Дантес отпрянул и со страхом взглянул на аббата.
– Невероятно! – воскликнул он. – Как этот почерк похож на тот!
– Донос написан левой рукой. А я сделал любопытное наблюдение, – продолжал аббат.
– Какое?
– Все почерки правой руки разные, а почерки левой все похожи друг на друга.
– Всё-то вы изучили!.. Всё знаете!
– Будем продолжать.
– Да, да.
– Перейдём ко второму вопросу.
– Я слушаю вас.
– Нужно ли было кому-нибудь, чтобы вы не женились на Мерседес?
– Да, одному молодому человеку, который любил её.
– Его имя?
– Фернан.
– Имя испанское.
– Он каталанец.
– Считаете ли вы, что он мог написать донос?
– Нет, он ударил бы меня ножом, только и всего.
– Да, это в испанском духе: убийство, но не подлость.
– Да он и не знал подробностей, описанных в доносе.
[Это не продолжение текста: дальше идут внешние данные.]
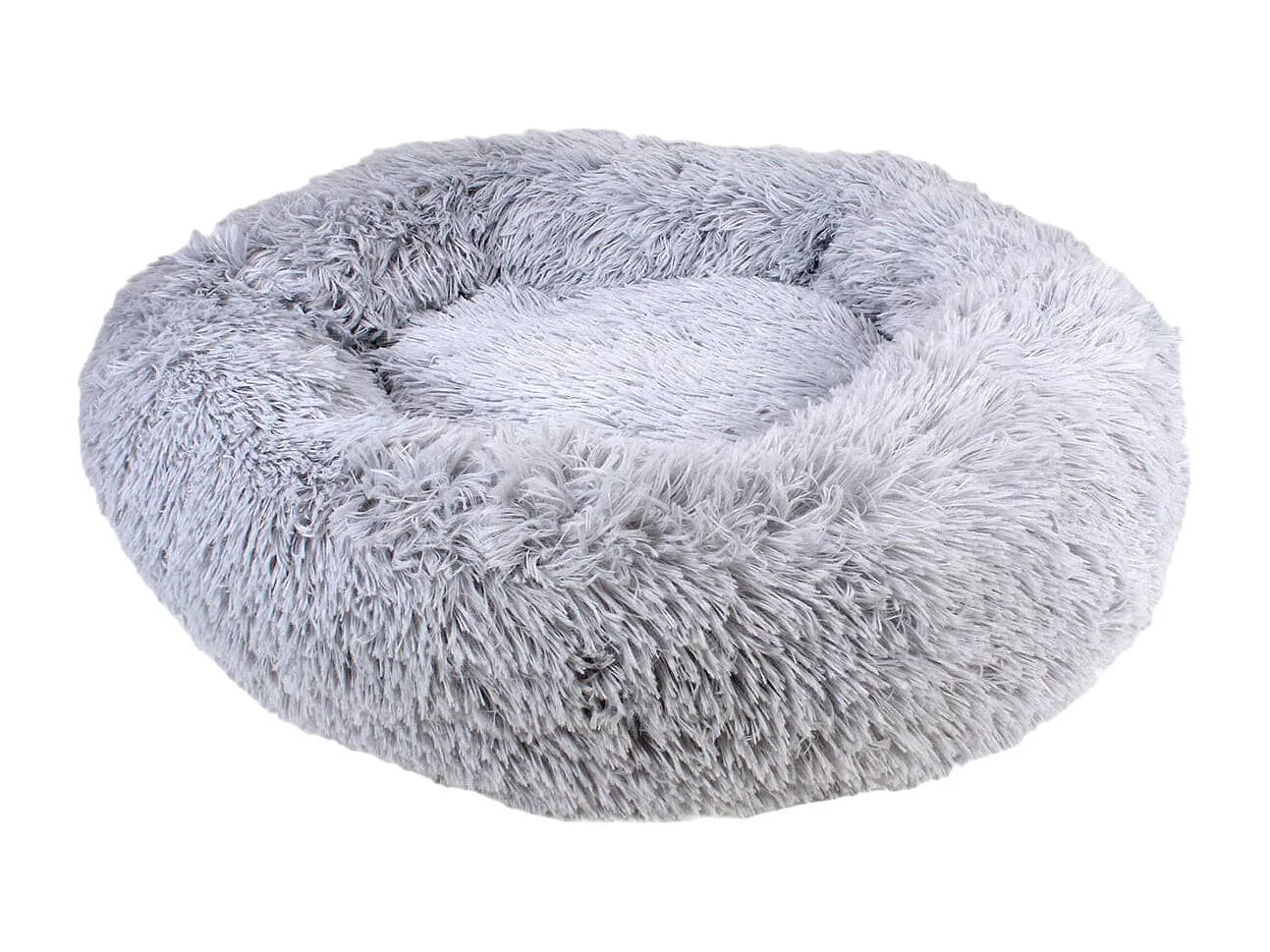 Panier Coussin Peluche "Donut" Gris Ø60cm pour Animaux - DONNA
– Вы никому их не рассказывали?
– Никому.
– Даже невесте?
– Даже ей.
– Так это Данглар.
– Теперь я в этом уверен.
– Постойте… Знал ли Данглар Фернана?
– Нет… Да… Вспомнил!
– Что?
– За день до моей свадьбы они сидели за одним столом в кабачке старика Памфила. Данглар был дружелюбен и весел, а Фернан бледен и смущён.
– Их было только двое?
– Нет, с ними сидел третий, мой хороший знакомый: он-то, верно, и познакомил их… портной Кадрусс. Но он был уже пьян… Постойте… постойте… Как я не вспомнил этого раньше! На столе, где они пили, стояла чернильница, лежала бумага, перья. (Дантес провёл рукою по лбу.) О! Подлецы, подлецы!
– Хотите знать ещё что-нибудь? – спросил аббат с улыбкой.
– Да, да, вы так всё разбираете, так ясно всё видите. Я хочу знать, почему меня допрашивали только два раза, почему меня обвинили без суда?
– Это уже посложнее, – сказал аббат. – Пути правосудия темны и загадочны, в них трудно разобраться. Проследить поведение обоих ваших врагов – это было просто детской игрой, а теперь вам придётся дать мне самые точные показания.
– Извольте, спрашивайте. Вы поистине лучше знаете мою жизнь, чем я сам.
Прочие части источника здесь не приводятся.